Received-SPF: pass (google.com: best guess record for domain of linux-kernel-owner@vger.kernel.org designates 209.132.180.67 as permitted sender) client-ip=209.132.180.67;
From:   Greg Kroah-Hartman <gregkh@linuxfoundation.org>
To:     linux-kernel@vger.kernel.org
Cc:     Greg Kroah-Hartman <gregkh@linuxfoundation.org>,
        stable@vger.kernel.org, Johannes Weiner <hannes@cmpxchg.org>,
        Shakeel Butt <shakeelb@google.com>,
        "Matthew Wilcox (Oracle)" <willy@infradead.org>
Subject: [PATCH 5.1 24/55] mm: fix page cache convergence regression
Date:   Tue,  2 Jul 2019 10:01:32 +0200
Message-Id: <20190702080125.306608913@linuxfoundation.org>
In-Reply-To: <20190702080124.103022729@linuxfoundation.org>
References: <20190702080124.103022729@linuxfoundation.org>
User-Agent: quilt/0.66
MIME-Version: 1.0
Content-Type: text/plain; charset=UTF-8
Content-Transfer-Encoding: 8bit
Sender: linux-kernel-owner@vger.kernel.org
Precedence: bulk

From: Johannes Weiner <hannes@cmpxchg.org>

commit 7b785645e8f13e17cbce492708cf6e7039d32e46 upstream.

Since a28334862993 ("page cache: Finish XArray conversion"), on most
major Linux distributions, the page cache doesn't correctly transition
when the hot data set is changing, and leaves the new pages thrashing
indefinitely instead of kicking out the cold ones.

============

Directions:
- 1) Do these statements agree with the page cache patch email? Answer yes or no for each, quoting the words of the email that decide it.
(a) The regression leaves new pages thrashing without end rather than evicting the cold ones.
(b) The problem shows up on only one Linux distribution.
(c) The regression dates from the commit titled "page cache: Finish XArray conversion".
- 2) Continue the page cache patch email, starting after its last sentence.

Data lines:
============

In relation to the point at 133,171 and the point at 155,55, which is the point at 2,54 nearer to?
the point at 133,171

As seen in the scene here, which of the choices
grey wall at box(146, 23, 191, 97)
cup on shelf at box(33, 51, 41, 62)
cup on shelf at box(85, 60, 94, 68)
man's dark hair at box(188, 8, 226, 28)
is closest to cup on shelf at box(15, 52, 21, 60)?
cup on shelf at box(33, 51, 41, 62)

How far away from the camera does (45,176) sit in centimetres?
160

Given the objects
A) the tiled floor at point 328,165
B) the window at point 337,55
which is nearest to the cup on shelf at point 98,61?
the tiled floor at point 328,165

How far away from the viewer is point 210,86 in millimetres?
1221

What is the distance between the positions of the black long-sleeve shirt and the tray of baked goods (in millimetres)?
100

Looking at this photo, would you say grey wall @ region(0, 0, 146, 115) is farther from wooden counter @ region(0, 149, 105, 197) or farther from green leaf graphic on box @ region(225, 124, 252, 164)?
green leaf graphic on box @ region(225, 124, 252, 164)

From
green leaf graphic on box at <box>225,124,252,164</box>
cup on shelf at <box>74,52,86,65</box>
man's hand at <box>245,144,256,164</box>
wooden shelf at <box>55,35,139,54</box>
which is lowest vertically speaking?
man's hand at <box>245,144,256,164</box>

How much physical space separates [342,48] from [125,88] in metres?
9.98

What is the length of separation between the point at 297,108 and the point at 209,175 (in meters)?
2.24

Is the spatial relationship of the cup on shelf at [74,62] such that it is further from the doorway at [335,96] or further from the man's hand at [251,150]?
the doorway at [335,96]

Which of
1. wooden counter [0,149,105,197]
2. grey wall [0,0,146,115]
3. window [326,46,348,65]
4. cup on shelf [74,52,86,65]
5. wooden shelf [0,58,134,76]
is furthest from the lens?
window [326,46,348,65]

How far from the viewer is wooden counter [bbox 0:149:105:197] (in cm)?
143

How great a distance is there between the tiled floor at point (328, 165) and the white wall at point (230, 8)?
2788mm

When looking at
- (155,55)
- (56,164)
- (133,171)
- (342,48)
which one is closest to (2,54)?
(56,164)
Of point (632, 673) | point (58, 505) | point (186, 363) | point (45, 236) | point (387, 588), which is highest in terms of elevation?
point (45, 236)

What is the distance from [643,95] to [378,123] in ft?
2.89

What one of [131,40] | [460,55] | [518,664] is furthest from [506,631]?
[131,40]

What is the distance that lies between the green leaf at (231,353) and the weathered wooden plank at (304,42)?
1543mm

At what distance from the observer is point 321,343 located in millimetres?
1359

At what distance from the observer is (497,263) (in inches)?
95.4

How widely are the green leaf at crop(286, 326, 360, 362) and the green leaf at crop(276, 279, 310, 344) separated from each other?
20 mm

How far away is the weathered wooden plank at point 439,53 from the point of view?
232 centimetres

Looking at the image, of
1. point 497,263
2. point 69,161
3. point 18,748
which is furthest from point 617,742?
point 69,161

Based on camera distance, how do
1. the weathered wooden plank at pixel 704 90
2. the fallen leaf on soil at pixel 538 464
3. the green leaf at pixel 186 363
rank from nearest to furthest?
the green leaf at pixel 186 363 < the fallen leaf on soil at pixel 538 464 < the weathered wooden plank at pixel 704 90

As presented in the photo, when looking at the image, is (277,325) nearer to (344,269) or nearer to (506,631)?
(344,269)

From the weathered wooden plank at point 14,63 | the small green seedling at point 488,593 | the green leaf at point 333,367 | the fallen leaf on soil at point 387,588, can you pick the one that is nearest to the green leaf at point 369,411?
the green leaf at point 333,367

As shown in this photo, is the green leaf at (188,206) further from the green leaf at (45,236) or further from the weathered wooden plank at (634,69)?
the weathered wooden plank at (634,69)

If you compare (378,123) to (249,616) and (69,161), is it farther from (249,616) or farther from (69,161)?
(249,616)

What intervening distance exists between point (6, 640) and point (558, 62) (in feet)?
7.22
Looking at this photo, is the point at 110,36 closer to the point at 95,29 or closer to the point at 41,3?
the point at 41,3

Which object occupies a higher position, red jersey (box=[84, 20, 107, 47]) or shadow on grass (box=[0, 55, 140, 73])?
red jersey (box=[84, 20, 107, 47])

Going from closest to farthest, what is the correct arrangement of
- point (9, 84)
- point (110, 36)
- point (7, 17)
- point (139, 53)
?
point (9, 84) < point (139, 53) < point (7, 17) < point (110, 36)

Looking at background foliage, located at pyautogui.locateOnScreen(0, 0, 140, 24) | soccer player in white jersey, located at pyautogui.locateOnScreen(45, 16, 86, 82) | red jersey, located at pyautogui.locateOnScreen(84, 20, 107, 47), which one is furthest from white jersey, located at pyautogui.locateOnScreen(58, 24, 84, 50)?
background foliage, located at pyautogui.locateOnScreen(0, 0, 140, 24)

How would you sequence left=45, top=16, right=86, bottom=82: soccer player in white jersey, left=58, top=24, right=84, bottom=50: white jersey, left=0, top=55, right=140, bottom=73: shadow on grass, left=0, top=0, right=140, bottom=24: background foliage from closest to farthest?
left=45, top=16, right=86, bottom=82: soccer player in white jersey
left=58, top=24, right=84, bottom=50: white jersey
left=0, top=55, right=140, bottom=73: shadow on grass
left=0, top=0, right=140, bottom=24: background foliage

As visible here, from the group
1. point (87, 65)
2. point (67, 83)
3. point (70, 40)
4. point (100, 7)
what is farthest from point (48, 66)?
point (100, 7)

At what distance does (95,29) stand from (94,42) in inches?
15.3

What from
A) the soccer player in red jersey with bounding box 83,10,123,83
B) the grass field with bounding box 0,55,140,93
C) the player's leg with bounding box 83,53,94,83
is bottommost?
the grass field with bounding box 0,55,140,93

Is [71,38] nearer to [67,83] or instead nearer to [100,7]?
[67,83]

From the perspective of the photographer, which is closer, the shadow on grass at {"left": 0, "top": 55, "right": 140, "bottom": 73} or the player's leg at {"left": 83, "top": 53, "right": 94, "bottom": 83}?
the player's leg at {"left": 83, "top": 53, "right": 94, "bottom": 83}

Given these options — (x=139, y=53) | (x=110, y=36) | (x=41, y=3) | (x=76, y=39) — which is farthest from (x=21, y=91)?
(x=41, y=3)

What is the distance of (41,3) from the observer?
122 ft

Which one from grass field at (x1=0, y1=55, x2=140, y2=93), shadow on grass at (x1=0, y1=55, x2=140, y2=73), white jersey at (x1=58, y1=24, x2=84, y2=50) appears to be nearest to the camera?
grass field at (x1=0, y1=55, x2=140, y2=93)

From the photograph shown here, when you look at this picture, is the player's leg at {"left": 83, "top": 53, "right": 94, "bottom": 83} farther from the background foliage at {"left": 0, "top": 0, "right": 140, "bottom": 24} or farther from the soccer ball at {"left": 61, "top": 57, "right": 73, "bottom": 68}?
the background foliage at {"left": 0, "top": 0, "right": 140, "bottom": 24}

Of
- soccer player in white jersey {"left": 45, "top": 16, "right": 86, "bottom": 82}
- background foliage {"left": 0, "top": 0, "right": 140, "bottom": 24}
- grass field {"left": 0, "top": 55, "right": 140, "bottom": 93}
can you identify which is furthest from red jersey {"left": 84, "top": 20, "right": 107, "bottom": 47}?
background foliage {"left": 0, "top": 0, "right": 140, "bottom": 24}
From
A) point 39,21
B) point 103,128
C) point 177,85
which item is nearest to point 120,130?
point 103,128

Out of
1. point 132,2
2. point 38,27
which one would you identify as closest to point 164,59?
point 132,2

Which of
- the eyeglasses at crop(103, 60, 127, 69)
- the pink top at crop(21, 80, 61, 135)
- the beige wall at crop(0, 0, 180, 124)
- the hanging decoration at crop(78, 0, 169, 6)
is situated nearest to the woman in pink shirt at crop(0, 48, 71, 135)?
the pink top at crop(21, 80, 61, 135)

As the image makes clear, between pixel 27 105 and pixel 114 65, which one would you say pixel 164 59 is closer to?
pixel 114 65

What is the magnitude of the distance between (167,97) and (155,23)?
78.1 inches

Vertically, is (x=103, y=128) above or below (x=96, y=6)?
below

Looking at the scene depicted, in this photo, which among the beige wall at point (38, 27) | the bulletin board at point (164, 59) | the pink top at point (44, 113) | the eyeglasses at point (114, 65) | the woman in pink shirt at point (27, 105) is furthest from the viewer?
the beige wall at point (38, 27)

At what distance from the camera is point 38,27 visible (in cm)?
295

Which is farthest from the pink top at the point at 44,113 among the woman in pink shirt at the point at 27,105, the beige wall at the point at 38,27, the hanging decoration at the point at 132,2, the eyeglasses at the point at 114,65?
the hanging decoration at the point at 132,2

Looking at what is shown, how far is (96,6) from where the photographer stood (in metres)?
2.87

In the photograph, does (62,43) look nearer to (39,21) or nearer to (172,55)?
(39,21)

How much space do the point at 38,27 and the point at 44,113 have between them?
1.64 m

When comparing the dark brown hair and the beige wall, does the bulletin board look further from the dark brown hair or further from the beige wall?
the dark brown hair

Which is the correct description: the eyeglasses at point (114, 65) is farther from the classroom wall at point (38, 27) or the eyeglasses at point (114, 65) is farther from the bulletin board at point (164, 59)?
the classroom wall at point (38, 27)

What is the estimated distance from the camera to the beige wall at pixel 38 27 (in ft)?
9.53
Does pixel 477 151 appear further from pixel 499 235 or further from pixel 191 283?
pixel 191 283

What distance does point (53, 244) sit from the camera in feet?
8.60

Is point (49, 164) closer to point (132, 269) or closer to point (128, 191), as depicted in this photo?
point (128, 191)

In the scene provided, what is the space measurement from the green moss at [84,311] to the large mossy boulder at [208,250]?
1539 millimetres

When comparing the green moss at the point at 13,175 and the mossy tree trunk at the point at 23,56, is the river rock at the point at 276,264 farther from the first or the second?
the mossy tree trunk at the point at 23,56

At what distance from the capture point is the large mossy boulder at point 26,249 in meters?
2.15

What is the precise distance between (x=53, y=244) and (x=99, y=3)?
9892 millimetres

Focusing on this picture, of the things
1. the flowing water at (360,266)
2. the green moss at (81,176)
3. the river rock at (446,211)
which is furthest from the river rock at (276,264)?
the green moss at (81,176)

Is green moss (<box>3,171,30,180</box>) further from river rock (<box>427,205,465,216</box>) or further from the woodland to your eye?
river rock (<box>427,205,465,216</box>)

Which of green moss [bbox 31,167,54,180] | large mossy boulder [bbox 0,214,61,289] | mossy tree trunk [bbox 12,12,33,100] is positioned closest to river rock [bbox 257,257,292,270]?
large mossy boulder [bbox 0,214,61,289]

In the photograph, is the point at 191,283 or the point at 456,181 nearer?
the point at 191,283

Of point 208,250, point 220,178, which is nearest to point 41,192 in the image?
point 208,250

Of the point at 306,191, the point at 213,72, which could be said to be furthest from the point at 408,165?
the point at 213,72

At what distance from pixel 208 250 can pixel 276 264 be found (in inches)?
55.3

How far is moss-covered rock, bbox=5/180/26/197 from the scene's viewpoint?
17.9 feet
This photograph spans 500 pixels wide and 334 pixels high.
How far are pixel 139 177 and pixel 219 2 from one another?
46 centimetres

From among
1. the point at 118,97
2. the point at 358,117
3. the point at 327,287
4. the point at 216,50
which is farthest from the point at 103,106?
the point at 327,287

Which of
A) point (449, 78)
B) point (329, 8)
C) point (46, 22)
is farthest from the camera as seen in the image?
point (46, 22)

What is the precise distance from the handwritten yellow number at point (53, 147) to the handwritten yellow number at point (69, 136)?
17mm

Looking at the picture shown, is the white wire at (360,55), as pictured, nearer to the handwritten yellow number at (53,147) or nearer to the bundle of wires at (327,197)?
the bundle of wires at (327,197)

============

Task-by-task results:
- 1)
(a) Yes: "leaves the new pages thrashing indefinitely instead of kicking out the cold ones"
(b) No: "on most major Linux distributions"
(c) Yes: "Since a28334862993 ("page cache: Finish XArray conversion")"

- 2)
On a freshly booted, freshly ssh'd into virtual machine with 1G RAM
running stock Arch Linux:

[root@ham ~]# ./reclaimtest.sh
+ dd of=workingset-a bs=1M count=0 seek=600
+ cat workingset-a
+ cat workingset-a
+ cat workingset-a
+ cat workingset-a
+ cat workingset-a
+ cat workingset-a
+ cat workingset-a
+ cat workingset-a
+ ./mincore workingset-a
153600/153600 workingset-a
+ dd of=workingset-b bs=1M count=0 seek=600
+ cat workingset-b
+ cat workingset-b
+ cat workingset-b
+ cat workingset-b
+ ./mincore workingset-a workingset-b
104029/153600 workingset-a
120086/153600 workingset-b
+ cat workingset-b
+ cat workingset-b
+ cat workingset-b
+ cat workingset-b
+ ./mincore workingset-a workingset-b
104029/153600 workingset-a
120268/153600 workingset-b

workingset-b is a 600M file on a 1G host that is otherwise entirely
idle. No matter how often it's being accessed, it won't get cached.

While investigating, I noticed that the non-resident information gets
aggressively reclaimed - /proc/vmstat::workingset_nodereclaim. This is
a problem because a workingset transition like this relies on the
non-resident information tracked in the page cache tree of evicted
file ranges: when the cache faults are refaults of recently evicted
cache, we challenge the existing active set, and that allows a new
workingset to establish itself.

Tracing the shrinker that maintains this memory revealed that all page
cache tree nodes were allocated to the root cgroup. This is a problem,
because 1) the shrinker sizes the amount of non-resident information
it keeps to the size of the cgroup's other memory and 2) on most major
Linux distributions, only kernel threads live in the root cgroup and
everything else gets put into services or session groups:

[root@ham ~]# cat /proc/self/cgroup
0::/user.slice/user-0.slice/session-c1.scope

As a result, we basically maintain no non-resident information for the
workloads running on the system, thus breaking the caching algorithm.

Looking through the code, I found the culprit in the above-mentioned
patch: when switching from the radix tree to xarray, it dropped the
__GFP_ACCOUNT flag from the tree node allocations - the flag that
makes sure the allocated memory gets charged to and tracked by the
cgroup of the calling process - in this case, the one doing the fault.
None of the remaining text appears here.